__Instructions to follow__: Reproduce the listing word for word, leaving every picture behind.

__Source data__:
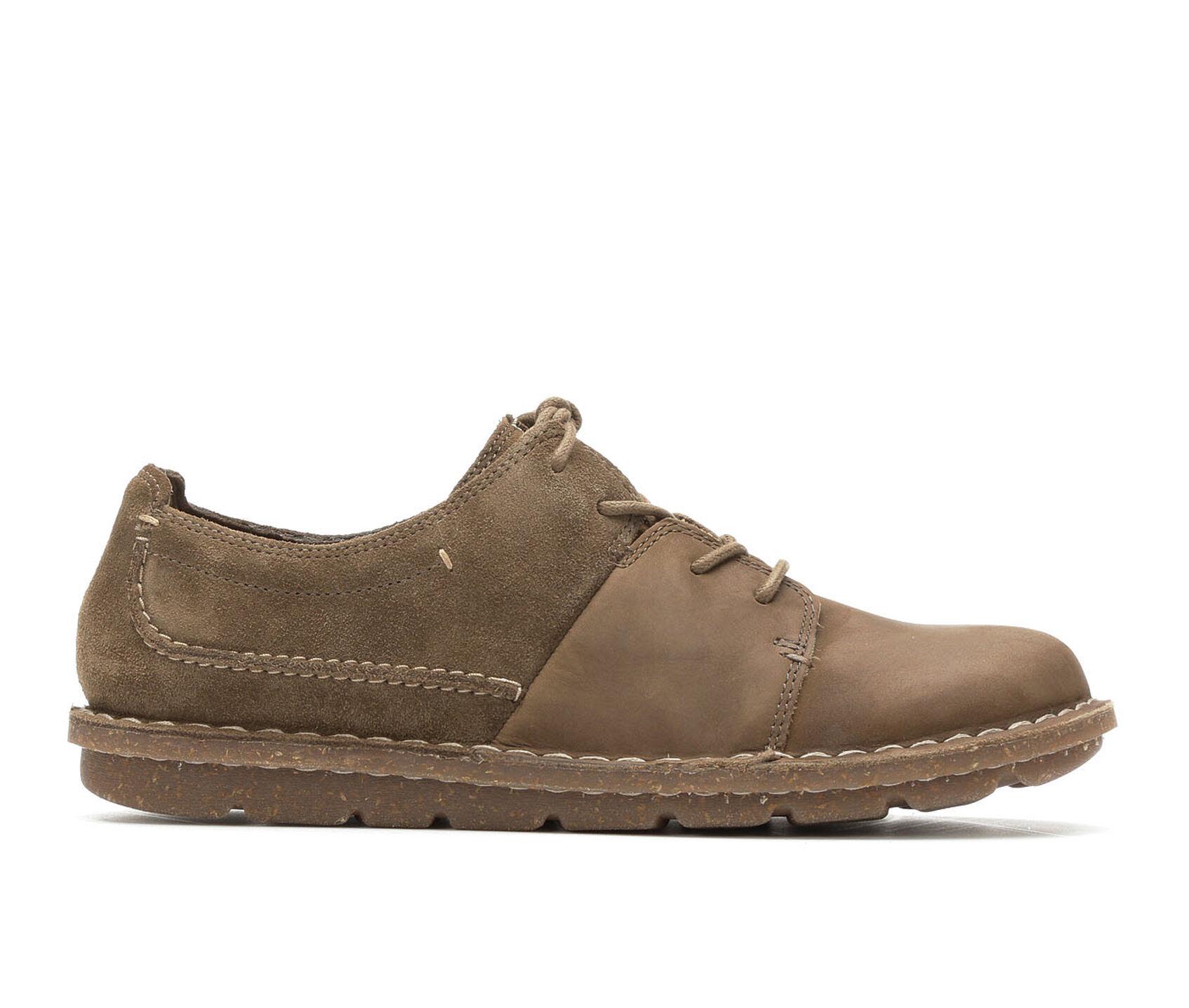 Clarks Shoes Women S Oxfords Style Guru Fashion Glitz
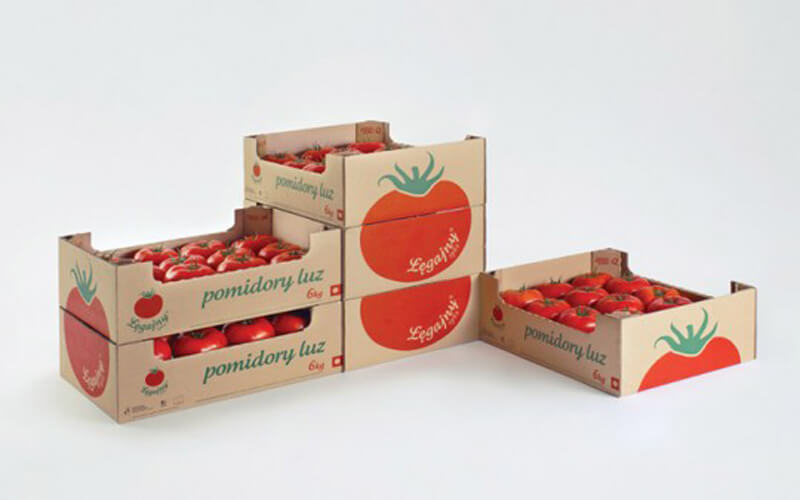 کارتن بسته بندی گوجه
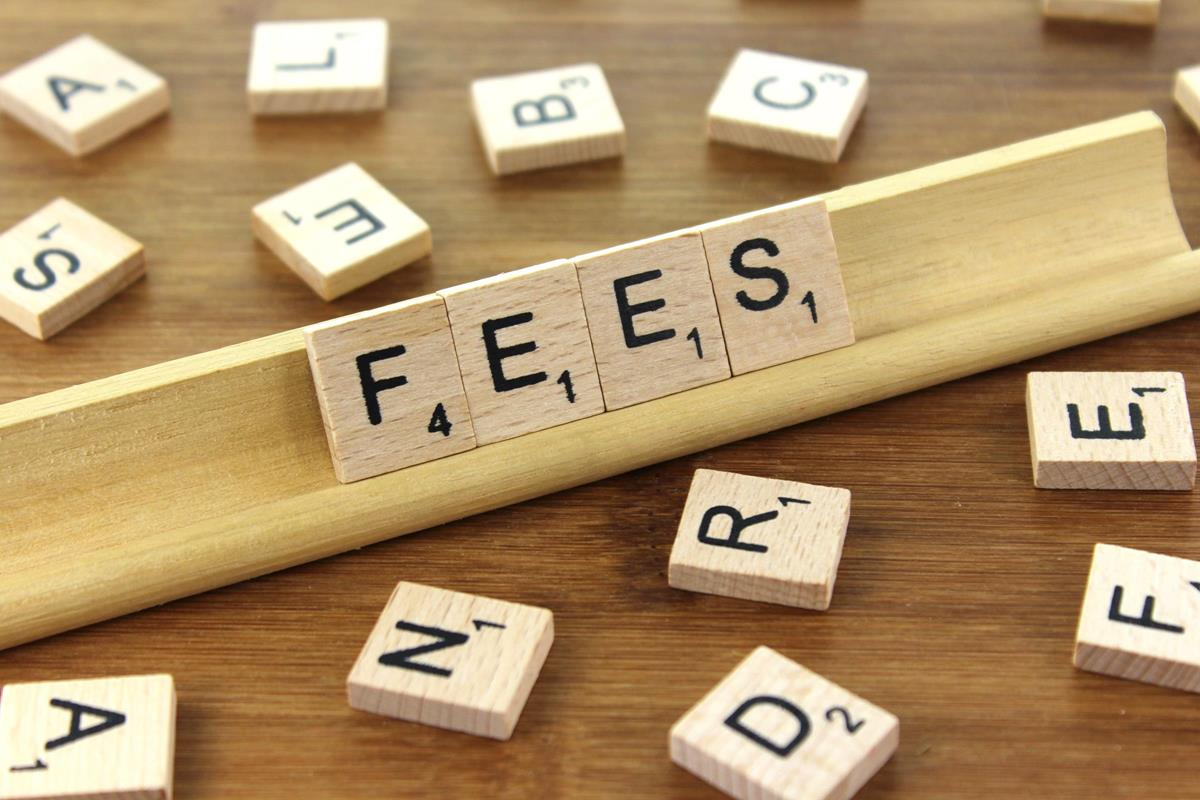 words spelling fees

__Written solution__:
 Clarks Shoes Women S Oxfords Style Guru Fashion Glitz
 کارتن بسته بندی گوجه
 words spelling fees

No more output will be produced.